▶ [Problem to work on]
Print the records below exactly, omitting all pictures.

(Dataset entries)
----
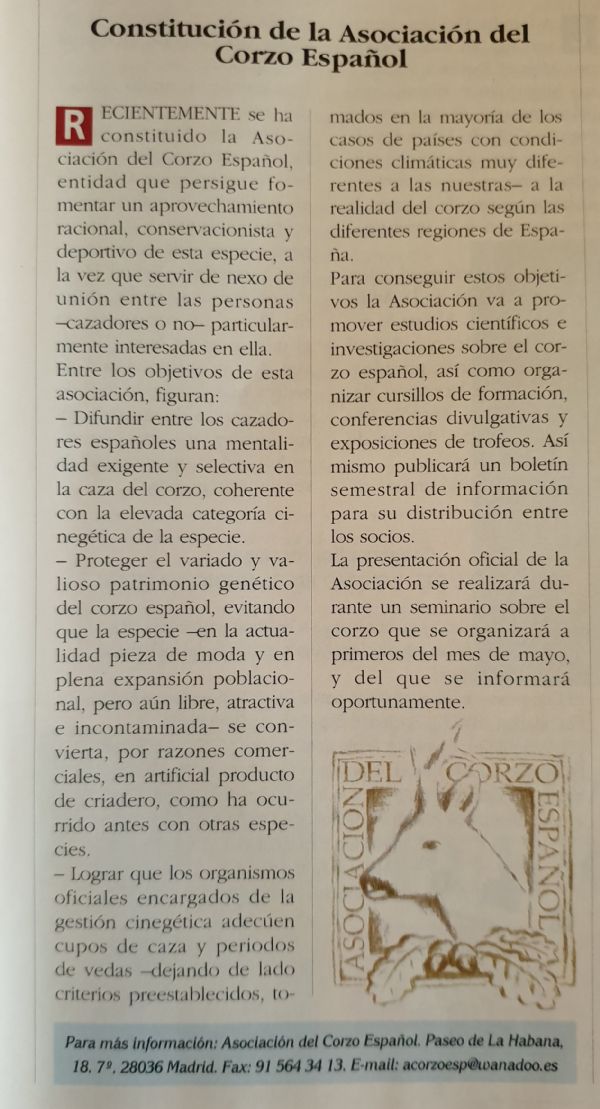 Constitución de la Asociación del Corzo Español

RECIENTEMENTE se ha constituido la Asociación del Corzo Español, entidad que persigue fomentar un aprovechamiento racional, conservacionista y deportivo de esta especie, a la vez que servir de nexo de unión entre las personas –cazadores o no– particularmente interesadas en ella.

Entre los objetivos de esta asociación, figuran:

– Difundir entre los cazadores españoles una mentalidad exigente y selectiva en la caza del corzo, coherente con la elevada categoría cinegética de la especie.

– Proteger el variado y valioso patrimonio genético del corzo español, evitando que la especie –en la actualidad pieza de moda y en plena expansión poblacional, pero aún libre, atractiva e incontaminada– se convierta, por razones comerciales, en artificial producto de criadero, como ha ocurrido antes con otras especies.

– Lograr que los organismos oficiales encargados de la gestión cinegética adecúen cupos de caza y periodos de vedas –dejando de lado criterios preestablecidos, tomados en la mayoría de los casos de países con condiciones climáticas muy diferentes a las nuestras– a la realidad del corzo según las diferentes regiones de España.

Para conseguir estos objetivos la Asociación va a promover estudios científicos e investigaciones sobre el corzo español, así como organizar cursillos de formación, conferencias divulgativas y exposiciones de trofeos. Así mismo publicará un boletín semestral de información para su distribución entre los socios.

La presentación oficial de la Asociación se realizará durante un seminario sobre el corzo que se organizará a primeros del mes de mayo, y del que se informará oportunamente.

ASOCIACION DEL CORZO ESPAÑOL

Para más información: Asociación del Corzo Español. Paseo de La Habana, 18. 7º. 28036 Madrid. Fax: 91 564 34 13. E-mail: acorzoesp@wanadoo.es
----
▶ [Written response]
 Constitución de la Asociación del Corzo Español

RECIENTEMENTE se ha constituido la Asociación del Corzo Español, entidad que persigue fomentar un aprovechamiento racional, conservacionista y deportivo de esta especie, a la vez que servir de nexo de unión entre las personas –cazadores o no– particularmente interesadas en ella.

Entre los objetivos de esta asociación, figuran:

– Difundir entre los cazadores españoles una mentalidad exigente y selectiva en la caza del corzo, coherente con la elevada categoría cinegética de la especie.

– Proteger el variado y valioso patrimonio genético del corzo español, evitando que la especie –en la actualidad pieza de moda y en plena expansión poblacional, pero aún libre, atractiva e incontaminada– se convierta, por razones comerciales, en artificial producto de criadero, como ha ocurrido antes con otras especies.

– Lograr que los organismos oficiales encargados de la gestión cinegética adecúen cupos de caza y periodos de vedas –dejando de lado criterios preestablecidos, tomados en la mayoría de los casos de países con condiciones climáticas muy diferentes a las nuestras– a la realidad del corzo según las diferentes regiones de España.

Para conseguir estos objetivos la Asociación va a promover estudios científicos e investigaciones sobre el corzo español, así como organizar cursillos de formación, conferencias divulgativas y exposiciones de trofeos. Así mismo publicará un boletín semestral de información para su distribución entre los socios.

La presentación oficial de la Asociación se realizará durante un seminario sobre el corzo que se organizará a primeros del mes de mayo, y del que se informará oportunamente.

ASOCIACION DEL CORZO ESPAÑOL

Para más información: Asociación del Corzo Español. Paseo de La Habana, 18. 7º. 28036 Madrid. Fax: 91 564 34 13. E-mail: acorzoesp@wanadoo.es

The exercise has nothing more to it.